Question

Prove that cone of the maximum volume inscribed in a sphere of radius $R$ is $\tfrac{8}{27}$ of the volume of the sphere.

Hint:

The maximum volume cone inscribed in a sphere always has height $\tfrac{4R}{3}$. Its volume turns out to be $\tfrac{8}{27}$ of the sphere's volume.

Answer 1

Step 1: Consider the geometry. Let a right circular cone of height $h$ and base radius $r$ be inscribed in a sphere of radius $R$. - Vertex of cone at top of sphere. - Base of cone inside sphere. By Pythagoras (in right-angled triangle from sphere center to cone base): \[ r^2 + \left(R-h\right)^2 = R^2 \] \[ r^2 = 2Rh - h^2 \]

Step 2: Write volume of cone. \[ V = \frac{1}{3}\pi r^2 h = \frac{1}{3}\pi (2Rh - h^2)h \] \[ V = \frac{\pi}{3}(2Rh^2 - h^3) \]

Step 3: Maximize volume. Differentiate: \[ \frac{dV}{dh} = \frac{\pi}{3}(4Rh - 3h^2) \] Set $\frac{dV}{dh}=0$: \[ 4Rh - 3h^2 = 0 \implies h(4R - 3h)=0 \] So, $h = 0$ or $h=\tfrac{4R}{3}$. We take $h=\tfrac{4R}{3}$.

Step 4: Compute $r$. \[ r^2 = 2R\left(\tfrac{4R}{3}\right) - \left(\tfrac{4R}{3}\right)^2 \] \[ = \tfrac{8R^2}{3} - \tfrac{16R^2}{9} = \tfrac{8R^2}{9} \] So, $r = \tfrac{2\sqrt{2}R}{3}$.

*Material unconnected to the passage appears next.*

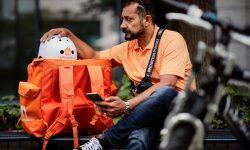 Din guvern la muncitor simplu. Un ministru afgan a devenit curier care livrează mâncare cu bicicleta în Germania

Step 5: Maximum volume of cone. \[ V_{\max} = \frac{1}{3}\pi r^2 h = \frac{1}{3}\pi \cdot \frac{8R^2}{9} \cdot \frac{4R}{3} \] \[ = \frac{32}{81}\pi R^3 \]

Step 6: Volume of sphere. \[ V_{\text{sphere}} = \frac{4}{3}\pi R^3 \]

Step 7: Ratio. \[ \frac{V_{\max}}{V_{\text{sphere}}} = \frac{\tfrac{32}{81}\pi R^3}{\tfrac{4}{3}\pi R^3} = \frac{32}{81}\cdot\frac{3}{4} = \frac{8}{27} \]

Final Answer: \[ \boxed{\;\;V_{\max} = \frac{8}{27}\,V_{\text{sphere}}\;\;} \]